### AIM
Write out the lines word for word, starting at the line that contains "In the scene" and ending at the last line.

### EXCERPTED RECORDS

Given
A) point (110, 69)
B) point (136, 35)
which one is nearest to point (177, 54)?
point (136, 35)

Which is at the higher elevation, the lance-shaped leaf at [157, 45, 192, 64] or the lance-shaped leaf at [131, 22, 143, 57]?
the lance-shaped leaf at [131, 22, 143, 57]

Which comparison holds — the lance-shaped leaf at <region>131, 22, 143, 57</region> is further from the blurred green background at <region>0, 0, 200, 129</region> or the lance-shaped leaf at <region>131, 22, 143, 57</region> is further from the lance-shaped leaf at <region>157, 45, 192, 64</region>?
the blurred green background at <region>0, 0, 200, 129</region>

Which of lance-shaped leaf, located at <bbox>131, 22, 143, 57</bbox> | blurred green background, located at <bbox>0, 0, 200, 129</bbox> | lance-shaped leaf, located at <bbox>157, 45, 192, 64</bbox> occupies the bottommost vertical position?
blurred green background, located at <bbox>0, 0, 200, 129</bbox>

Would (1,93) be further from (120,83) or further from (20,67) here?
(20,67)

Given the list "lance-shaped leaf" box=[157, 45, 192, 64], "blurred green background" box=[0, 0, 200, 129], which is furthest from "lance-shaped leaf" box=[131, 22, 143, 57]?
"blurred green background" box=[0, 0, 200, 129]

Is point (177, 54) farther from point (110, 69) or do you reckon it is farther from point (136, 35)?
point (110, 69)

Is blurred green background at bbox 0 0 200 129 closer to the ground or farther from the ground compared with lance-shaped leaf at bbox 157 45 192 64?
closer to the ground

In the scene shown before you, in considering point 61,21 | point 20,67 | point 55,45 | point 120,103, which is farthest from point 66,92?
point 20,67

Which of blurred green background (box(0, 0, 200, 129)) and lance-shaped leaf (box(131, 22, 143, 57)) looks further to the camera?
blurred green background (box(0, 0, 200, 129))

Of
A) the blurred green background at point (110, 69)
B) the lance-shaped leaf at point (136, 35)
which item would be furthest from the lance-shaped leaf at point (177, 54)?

### SOLUTION TO THE EXERCISE
In the scene shown before you, in considering point 61,21 | point 20,67 | point 55,45 | point 120,103, which is farthest from point 66,92?
point 20,67

Which of blurred green background (box(0, 0, 200, 129)) and lance-shaped leaf (box(131, 22, 143, 57)) looks further to the camera?
blurred green background (box(0, 0, 200, 129))

Of
A) the blurred green background at point (110, 69)
B) the lance-shaped leaf at point (136, 35)
which item would be furthest from the lance-shaped leaf at point (177, 54)?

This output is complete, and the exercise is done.